» Passage choisi:
Au risque d'être redondante vis-à-vis de certains autres posts... "Excellent", l'article de Claude Askolovitch sur Slate, vraiment
?
Je vois pas comment un article qui comporte la phrase
"Chacun peut choisir ses apparences. Les larmes de Sandrine Rousseau en sont une." peut être qualifié d'excellent. Faut vraiment ne rien comprendre et/ou être complètement dénué d'empathie pour décréter comme ça que les larmes de Rousseau sont une apparence choisie. C'est d'une violence inouïe. Il me paraît plus qu'évident que Rousseau n'a pas
choisi de pleurer sur le plateau - à la limite, choisi d'écrire (et encore ça me paraît discutable). Tout comme Angot, avec sa souffrance manifeste, n'a pas
choisi de se murer dans sa dureté, dans son livre
L'Inceste, dans sa solitude. Visiblement, pour chacune, la position adoptée était évidente, nécessaire, la
seule possible en fait (c'est d'ailleur à cause de cette évidence que l'affrontement est si violent) : on ne peut absolument pas parler de choix, ni pour l'une ni pour l'autre.

» Extrait des données:
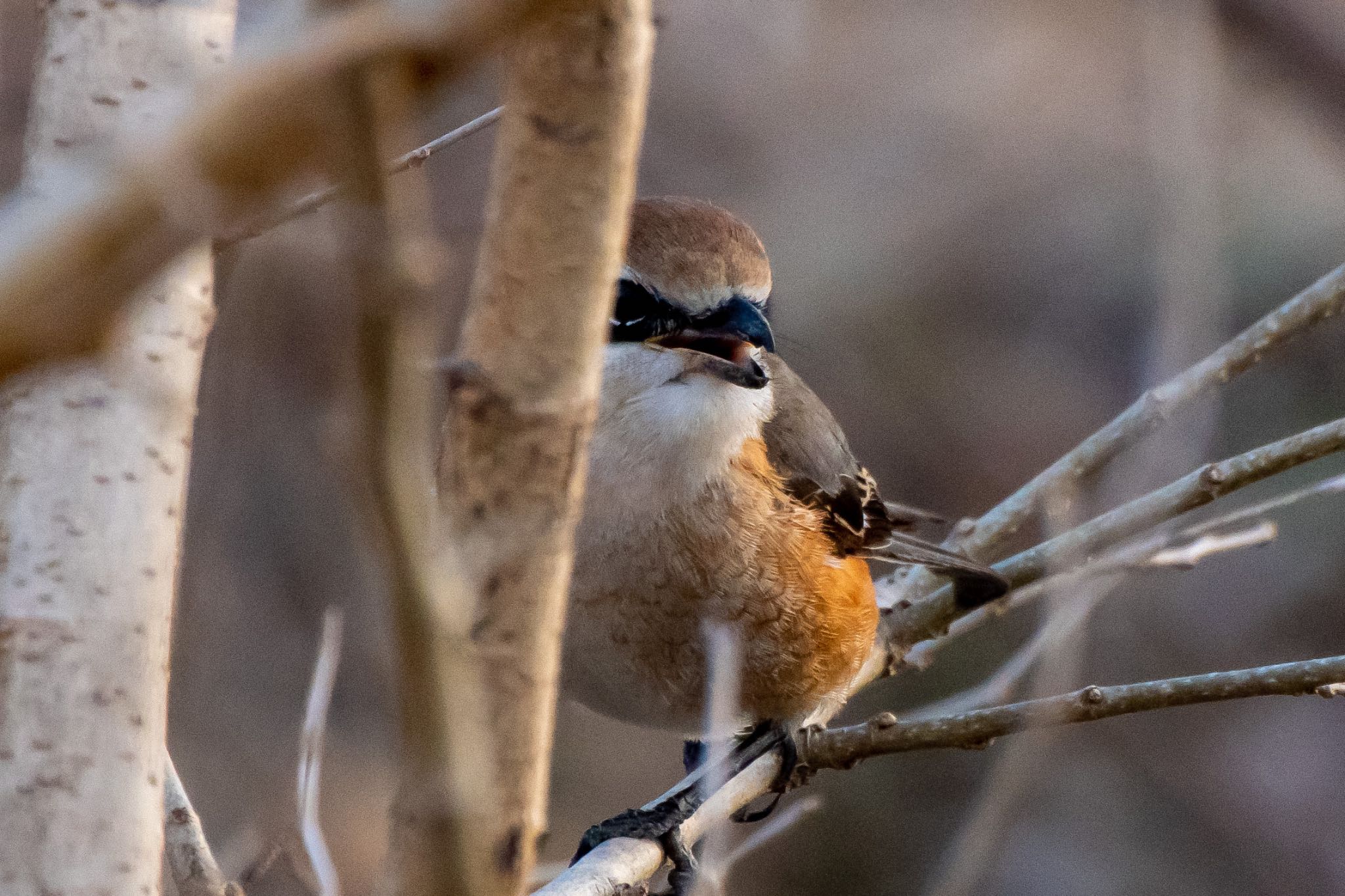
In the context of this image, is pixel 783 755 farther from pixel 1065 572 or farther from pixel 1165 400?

» Ce qui est demandé:
D'après le passage choisi, quel est le titre du livre d'Angot ?

» Solution:
L'Inceste.